▸ **WORK TASK 1**:
From the passage about Backwards to Britain, copy the part that opens with the words containing "The idea of" and closes with "past and present.".
▸ **WORK TASK 2**:
According to the passage about Backwards to Britain, who translated the novel into English?

▸ **PAGE TEXT**:
□ □ □ □ □ □ □

As numerous images in Backwards to Britain imply, such as the juxtaposition of Scott with James Watt or the description of modern gas taps in ancient castles, Verne was especially interested in emphasizing Scotland's evocative combination of a legendary past and an intriguingly modern, scientifically innovative present. In Verne's novels, Scotland is depicted a land of utopian possibilities, as is suggested by his fictional underground city New Aberfoyle in The Black Indies or the dreams of an ideal Scottish island settlement imagined in The Children of Captain Grant.

The idea of moving backwards, as reflected in both the French and the English published titles, is a central motif in the novel. Verne continued to explore it throughout the novels published during his lifetime, collectively known as the Voyages Extraordinaires. In these novels, progress is often characterized not merely as going forward into the future but also as revisiting and gaining a better understanding of the past and present.

==Publication==
In 1862, Verne submitted Backwards to Britain to the publisher Pierre-Jules Hetzel. Hetzel rejected it, but he accepted another Verne manuscript involving the more timely themes of ballooning and African explorations; it was published in 1863 as Five Weeks in a Balloon. The rejected manuscript of Backwards to Britain was eventually acquired by the Bibliothèque de la Ville de Nantes.

Backwards to Britain was first published in an edition edited by Christian Robin, Voyage à reculons en Angleterre et en Ecosse (Paris: Le Cherche Midi, 1989), including the text, facsimiles of two pages of the manuscript, a map, and 84 images from contemporary sources. An English translation by Janice Valls-Russell was published by W & R Chambers Ltd in 1992.

□ □ □ □ □ □ □

▸ **AVAILABLE DATA**:

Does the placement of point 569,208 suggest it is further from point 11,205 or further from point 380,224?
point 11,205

□ □ □ □ □ □ □

▸ **RESPONSE BOX 1**:
The idea of moving backwards, as reflected in both the French and the English published titles, is a central motif in the novel. Verne continued to explore it throughout the novels published during his lifetime, collectively known as the Voyages Extraordinaires. In these novels, progress is often characterized not merely as going forward into the future but also as revisiting and gaining a better understanding of the past and present.

▸ **RESPONSE BOX 2**:
Janice Valls-Russell